Problem description:
The entries that follow should be repeated exactly, with no pictures kept.

== == ==

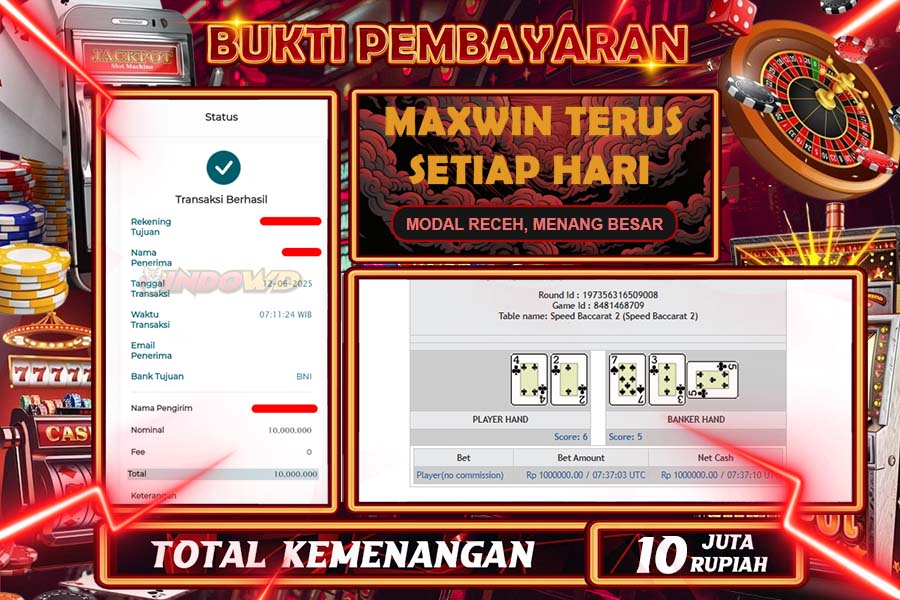 INDOWD JACKPOT SLOT BACARAT Rp10.000.000,- LUNAS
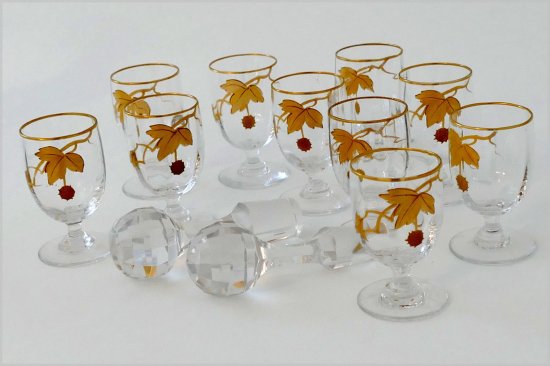 １１５　1900年代　貴重なゴールドクリスタルのリキュール/食前酒のもてなしセット　楓模様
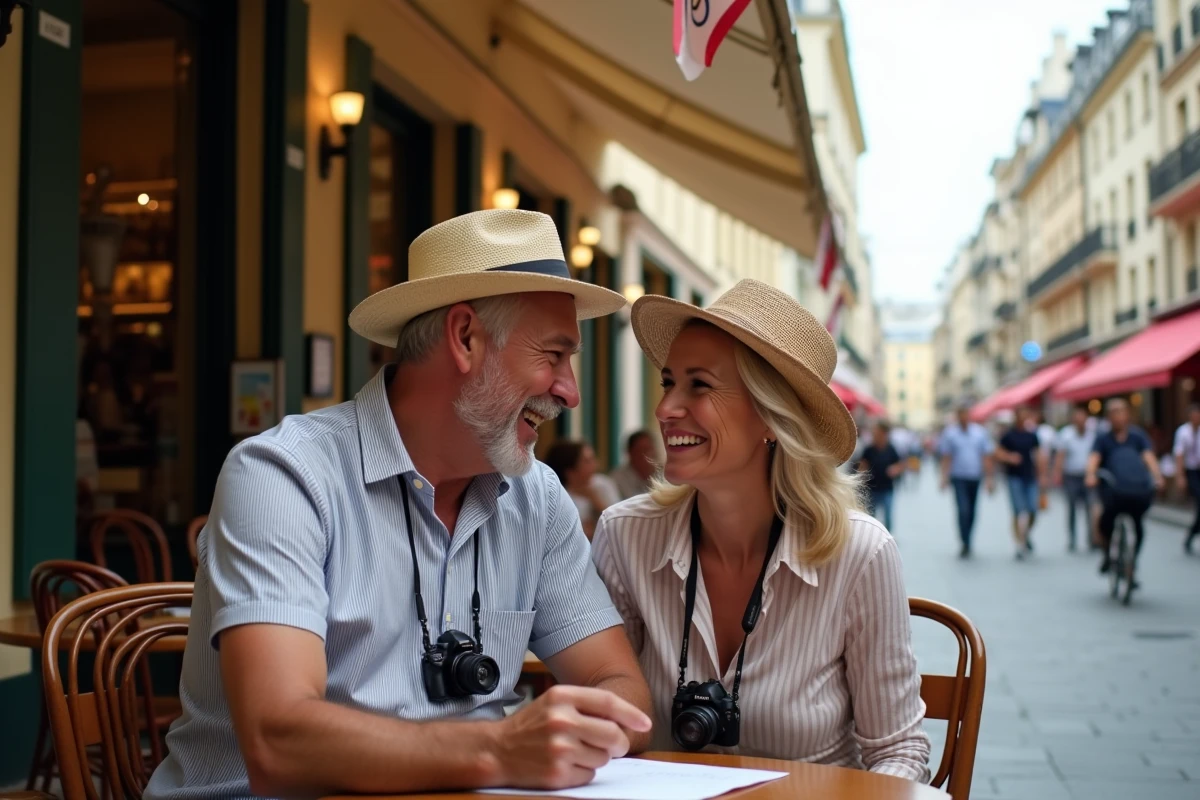 Couple riant dans un café parisien animé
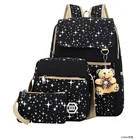 School High Quality Girls Printing 3 Pieces A Set Of Canvas School Bag Set With Shoulder Bag
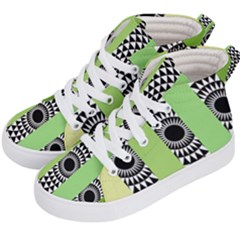  Green Check Pattern, Vertical Mandala Kids  Hi-top Skate Sneakers by Magicworlddreamarts1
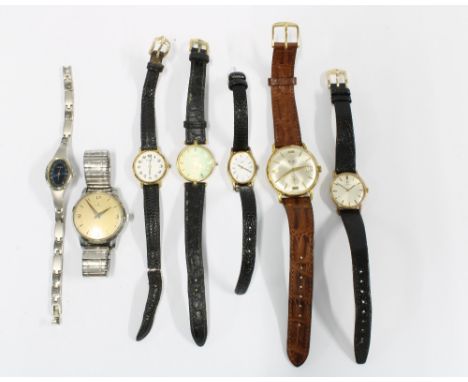 A collection of ladies vintage wristwatches to include Omega, with yellow metal case and Rotary together with two Gents wrist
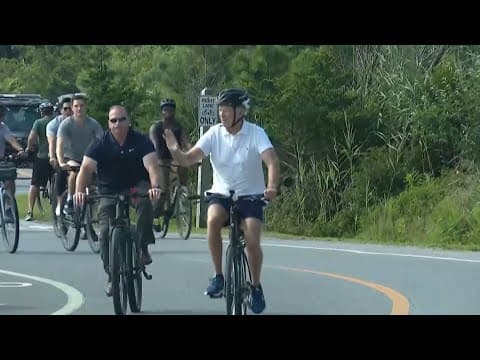 Biden steps out for a Sunday bike ride in Delaware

== == ==

Exercise solution:
 INDOWD JACKPOT SLOT BACARAT Rp10.000.000,- LUNAS
 １１５　1900年代　貴重なゴールドクリスタルのリキュール/食前酒のもてなしセット　楓模様
 Couple riant dans un café parisien animé
 School High Quality Girls Printing 3 Pieces A Set Of Canvas School Bag Set With Shoulder Bag
  Green Check Pattern, Vertical Mandala Kids  Hi-top Skate Sneakers by Magicworlddreamarts1
 A collection of ladies vintage wristwatches to include Omega, with yellow metal case and Rotary together with two Gents wrist
 Biden steps out for a Sunday bike ride in Delaware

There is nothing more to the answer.